You know, I must have lacked some serious capacity to foretell possibilities because it had not been long enough for Mike Jones to clear out of the hallway. He was the only one left, digging through his locker that was nearly across the hall from the Sex Ed classroom. Mine was down past his, requiring that I pass him, completely humiliated. Thankfully, he did not look up as I shuffled quickly by. Perhaps part of his dismay at my liking him had been for show. Certainly his reaction had been. At least he left me alone. I went to my locker, deposited my books, and took the long way around to P.E. class because the direct route would have taken me past his locker again, and there was no way I was going there.

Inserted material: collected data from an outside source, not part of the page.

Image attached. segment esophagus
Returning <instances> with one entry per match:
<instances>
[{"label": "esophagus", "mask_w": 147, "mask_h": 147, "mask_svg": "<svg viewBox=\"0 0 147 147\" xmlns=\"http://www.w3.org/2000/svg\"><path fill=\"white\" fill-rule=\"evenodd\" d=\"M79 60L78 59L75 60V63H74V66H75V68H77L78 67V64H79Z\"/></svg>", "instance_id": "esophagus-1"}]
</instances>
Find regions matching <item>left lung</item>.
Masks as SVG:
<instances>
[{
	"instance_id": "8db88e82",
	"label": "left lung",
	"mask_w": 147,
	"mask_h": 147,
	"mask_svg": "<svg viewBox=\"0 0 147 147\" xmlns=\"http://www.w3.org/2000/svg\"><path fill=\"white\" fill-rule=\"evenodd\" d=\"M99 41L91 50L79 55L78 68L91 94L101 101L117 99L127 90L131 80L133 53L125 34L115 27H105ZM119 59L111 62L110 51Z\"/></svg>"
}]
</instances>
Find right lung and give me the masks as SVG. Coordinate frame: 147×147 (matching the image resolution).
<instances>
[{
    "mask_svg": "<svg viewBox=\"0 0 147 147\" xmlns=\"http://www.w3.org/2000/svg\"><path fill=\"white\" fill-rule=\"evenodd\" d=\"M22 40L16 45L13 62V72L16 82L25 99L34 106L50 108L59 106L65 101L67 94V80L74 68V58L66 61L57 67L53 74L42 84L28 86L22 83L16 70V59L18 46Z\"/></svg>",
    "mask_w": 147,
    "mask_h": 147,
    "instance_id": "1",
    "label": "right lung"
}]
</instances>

Yes, junior high is definitely a breeding ground for mean people. Volumes have been written on the subject. Millions have been made in movies about the outcasts being tortured. Pleasure is taken in the geek who grows up and shows up to the high school reunion in a heliocopter. I think we all assume that as adults this crap goes away. Unfortunately, that’s wishful thinking. Even when you grow into a swan and develop inner strength and confidence, there are those people who never move past being mean to you.
Luckily for me, we had moved away from that school after ninth grade, so Kelly and her friends were only able to harass me for three years. I heard that she got pregnant her senior year in high school. A few years after graduation, I saw her at a discount store. She was extremely heavy and was dragging around four ruffian-looking children. A friend of mine who had finished school with her said they all had different fathers. I remembered her bragging in eighth grade about drinking and having sex. Maybe whatever made her so damn mean was also what made her gain weight and have lots of kids by different dads by the time she was 25. She’d clearly hit her prime in junior high. She was still mean though. At the store, she came up to me and sneered, “You think you’re really hot now, don’t you, Lara?”

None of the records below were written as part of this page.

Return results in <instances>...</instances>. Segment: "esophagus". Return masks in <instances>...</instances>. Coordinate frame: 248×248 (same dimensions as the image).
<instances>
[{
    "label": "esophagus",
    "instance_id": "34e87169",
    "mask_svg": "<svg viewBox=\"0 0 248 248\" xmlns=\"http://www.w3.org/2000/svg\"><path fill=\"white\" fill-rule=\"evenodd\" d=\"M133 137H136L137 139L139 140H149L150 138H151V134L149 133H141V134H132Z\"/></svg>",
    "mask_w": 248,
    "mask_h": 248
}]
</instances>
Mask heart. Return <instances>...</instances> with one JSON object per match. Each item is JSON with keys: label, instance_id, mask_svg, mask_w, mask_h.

I remember looking at her, not knowing who she was because she looked so wretched and different. When it was obvious I hadn’t a clue about her identity, she said, “I’m Kelly, Kelly Smith,” like I was retarded or something. Funny. I realize now she sounded something like Forrest, Forrest Gump. I said hello and turned to continue walking with my mom. Thankfully, when it came to girls from junior high, I didn’t have to pretend I was dead any more.
What a poignant and accurate recall of junior high years. I’ve always thought that junior high and high school students are some of the most vicious creatures in the human race. Though lately, I’m thinking it is starting even earlier. My Kelly Smith was a sweaty boy named Sean Powell, his friends called him “Spanky.” He sat right behind me in Driver’s Ed and on one occasion he said something particularly hurtful, loud so everyone could hear. I still remember the exact words and the peals of laughter that rolled through the class, but the thing that disturbs me more than anything to this day, is the instructor heard it all and looked right at me as this occured and he did nothing. Nothing. Talk about feeling alone. I didn’t get to have the delicious closure that you did with Kelly (Karma, isn’t it?) – that was so rich! But I did develop that opposum approach as you call it. Look preoccupied, don’t look at anyone in the eyes, walk fast. It’s pretty effective and is my number one defensive strategy. I wonder if Karma has dealt Spanky what he was due? Many thanks for your words of wisdom!